Records for the task
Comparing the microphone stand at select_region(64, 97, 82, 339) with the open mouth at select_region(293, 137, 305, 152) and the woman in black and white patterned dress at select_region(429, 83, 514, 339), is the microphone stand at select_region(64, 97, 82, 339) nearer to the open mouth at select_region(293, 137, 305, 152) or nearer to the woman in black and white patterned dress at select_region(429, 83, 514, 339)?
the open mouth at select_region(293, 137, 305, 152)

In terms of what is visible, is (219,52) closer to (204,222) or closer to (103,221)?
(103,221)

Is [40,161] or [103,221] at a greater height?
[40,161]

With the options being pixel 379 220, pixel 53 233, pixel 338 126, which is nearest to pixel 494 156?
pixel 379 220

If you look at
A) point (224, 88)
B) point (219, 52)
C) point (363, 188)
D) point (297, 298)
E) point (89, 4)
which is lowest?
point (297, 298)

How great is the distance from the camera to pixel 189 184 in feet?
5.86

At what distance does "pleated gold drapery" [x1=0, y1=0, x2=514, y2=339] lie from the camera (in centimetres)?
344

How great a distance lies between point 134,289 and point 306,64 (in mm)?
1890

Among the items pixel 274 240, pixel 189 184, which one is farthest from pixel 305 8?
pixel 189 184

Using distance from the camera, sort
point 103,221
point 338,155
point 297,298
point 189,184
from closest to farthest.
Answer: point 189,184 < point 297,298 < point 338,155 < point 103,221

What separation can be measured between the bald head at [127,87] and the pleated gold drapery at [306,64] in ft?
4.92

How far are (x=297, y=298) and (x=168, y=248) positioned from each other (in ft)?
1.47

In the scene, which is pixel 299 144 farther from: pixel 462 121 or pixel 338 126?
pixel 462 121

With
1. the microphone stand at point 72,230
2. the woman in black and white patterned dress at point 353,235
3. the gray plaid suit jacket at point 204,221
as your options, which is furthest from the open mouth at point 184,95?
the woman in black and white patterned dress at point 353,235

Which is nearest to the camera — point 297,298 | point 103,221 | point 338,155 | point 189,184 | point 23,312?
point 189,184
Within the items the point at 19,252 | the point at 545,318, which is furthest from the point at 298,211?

Your goal
Repeat all the entries exactly as given.

Task answer
Comparing the microphone stand at select_region(64, 97, 82, 339) with the open mouth at select_region(293, 137, 305, 152) and the woman in black and white patterned dress at select_region(429, 83, 514, 339), is the microphone stand at select_region(64, 97, 82, 339) nearer to the open mouth at select_region(293, 137, 305, 152) or nearer to the woman in black and white patterned dress at select_region(429, 83, 514, 339)?
the open mouth at select_region(293, 137, 305, 152)

In terms of what is visible, is (219,52) closer to (204,222) or closer to (103,221)?
(103,221)

Is [40,161] or [103,221] at a greater height?
[40,161]

With the options being pixel 379 220, pixel 53 233, pixel 338 126, which is nearest to pixel 494 156?
pixel 379 220

If you look at
A) point (224, 88)
B) point (219, 52)
C) point (363, 188)
D) point (297, 298)
E) point (89, 4)
which is lowest?
point (297, 298)

How great is the distance from the camera to pixel 189 184 in feet?
5.86

At what distance does "pleated gold drapery" [x1=0, y1=0, x2=514, y2=339] lie from the camera (in centimetres)?
344

How great a distance lies between point 134,289 and point 306,64 (in mm)?
1890

Among the items pixel 274 240, pixel 189 184, which one is farthest from pixel 305 8?
pixel 189 184

Using distance from the camera, sort
point 103,221
point 338,155
point 297,298
point 189,184
from closest to farthest.
Answer: point 189,184 < point 297,298 < point 338,155 < point 103,221

What separation can be measured between the bald head at [127,87] and the pleated gold drapery at [306,64] in ft?
4.92

How far are (x=297, y=298) and (x=168, y=248) positioned from each other (in ft)?
1.47

In the scene, which is pixel 299 144 farther from: pixel 462 121 or pixel 338 126?
pixel 462 121

With
1. the microphone stand at point 72,230
2. the woman in black and white patterned dress at point 353,235
3. the gray plaid suit jacket at point 204,221
as your options, which is furthest from the open mouth at point 184,95?
the woman in black and white patterned dress at point 353,235

Which is nearest to the camera — point 297,298 | point 103,221 | point 338,155 | point 189,184 | point 23,312?
point 189,184
Within the items the point at 19,252 | the point at 545,318, which is furthest from the point at 298,211?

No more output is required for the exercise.